A soft, silver, "swimming sound" floated through the room. It was the
clock upon the mantel sending out tones of time-hours. I looked up. It
was eleven of the clock. "I must have fallen asleep," I thought, and
threw off the folds of a shawl which I surely left on the sofa over
there when I seated myself in this chair. My head was upon a pillow,
downy and white, instead of the green vale of chair in which I had laid
it down. I sprang up. There was little of lamp-light in the room. I saw
something that looked marvellously like somebody, near the sofa. It was
Katie, my good little friend Katie. She was sitting on a footstool with
her head upon her hands, and, poor, tired child! fast asleep.
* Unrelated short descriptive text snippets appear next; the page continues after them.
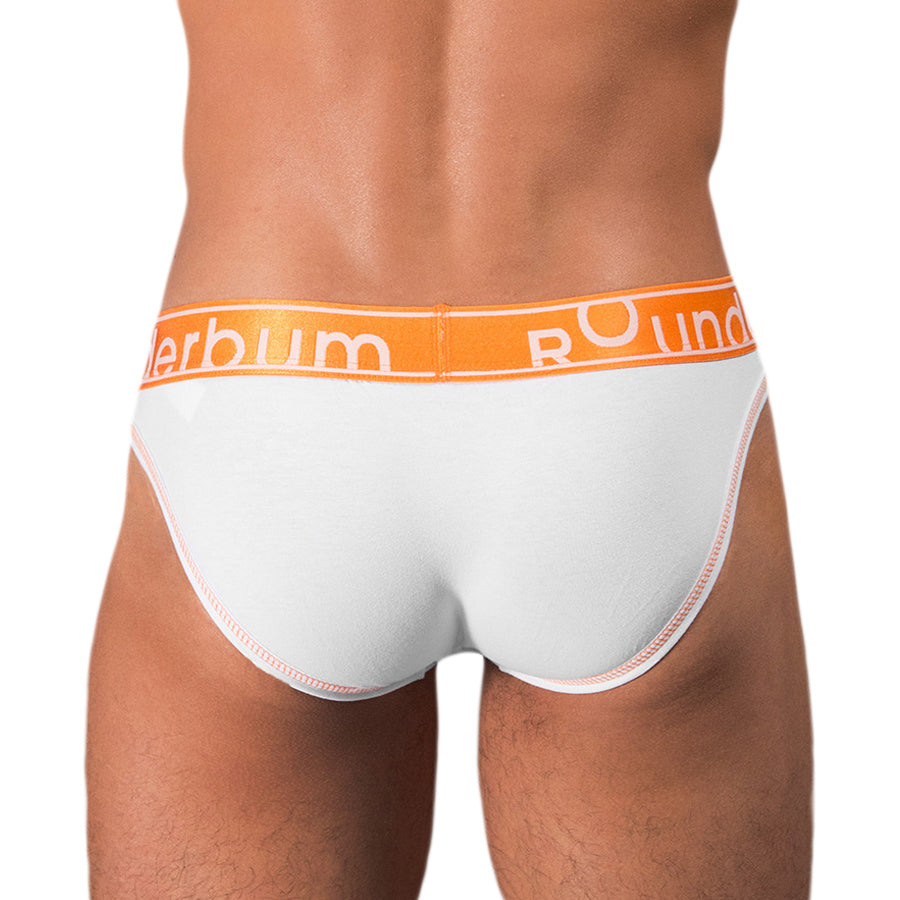 Rounderbum My Daily Brief 5Pack - Men's Shapewear - Brief - Rounderbum Shark Tank Men Shapewear and Underwear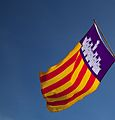 Bandera malloca.jpg
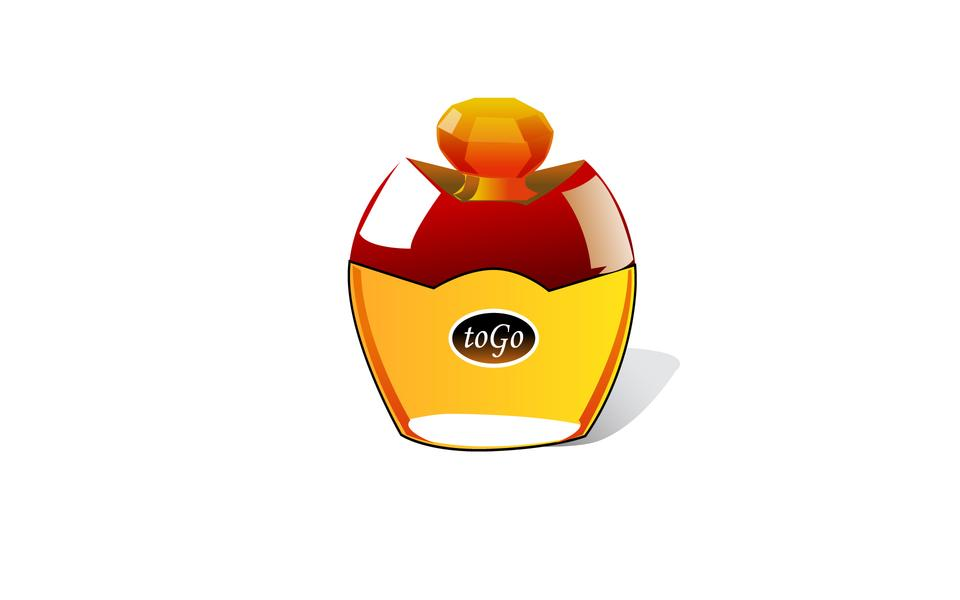 美しい香水瓶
I awoke
her.
"Who covered me up, Katie?" I asked.
"Mr. Abraham," said Katie; and her waking senses came back.
"And how did the pillow get under my head?"
"Mr. Abraham said 'he was sorry that you had come.' You looked very
white in your sleep, and he said 'you wouldn't wake up'; so I lifted
your head just a mite, and he fixed the pillow under it. He told me to
stay here until you awoke."
"Which I have most decidedly done, Katie," I said; and I fully
determined to take no more naps in this house.
How could it have happened? I accounted for the fact in the most
reasonable way I knew,--I, who rejoice in being reasonable,--by thinking
it occurred in consequence of my long watchfulness, and sombreness of
thought and soul.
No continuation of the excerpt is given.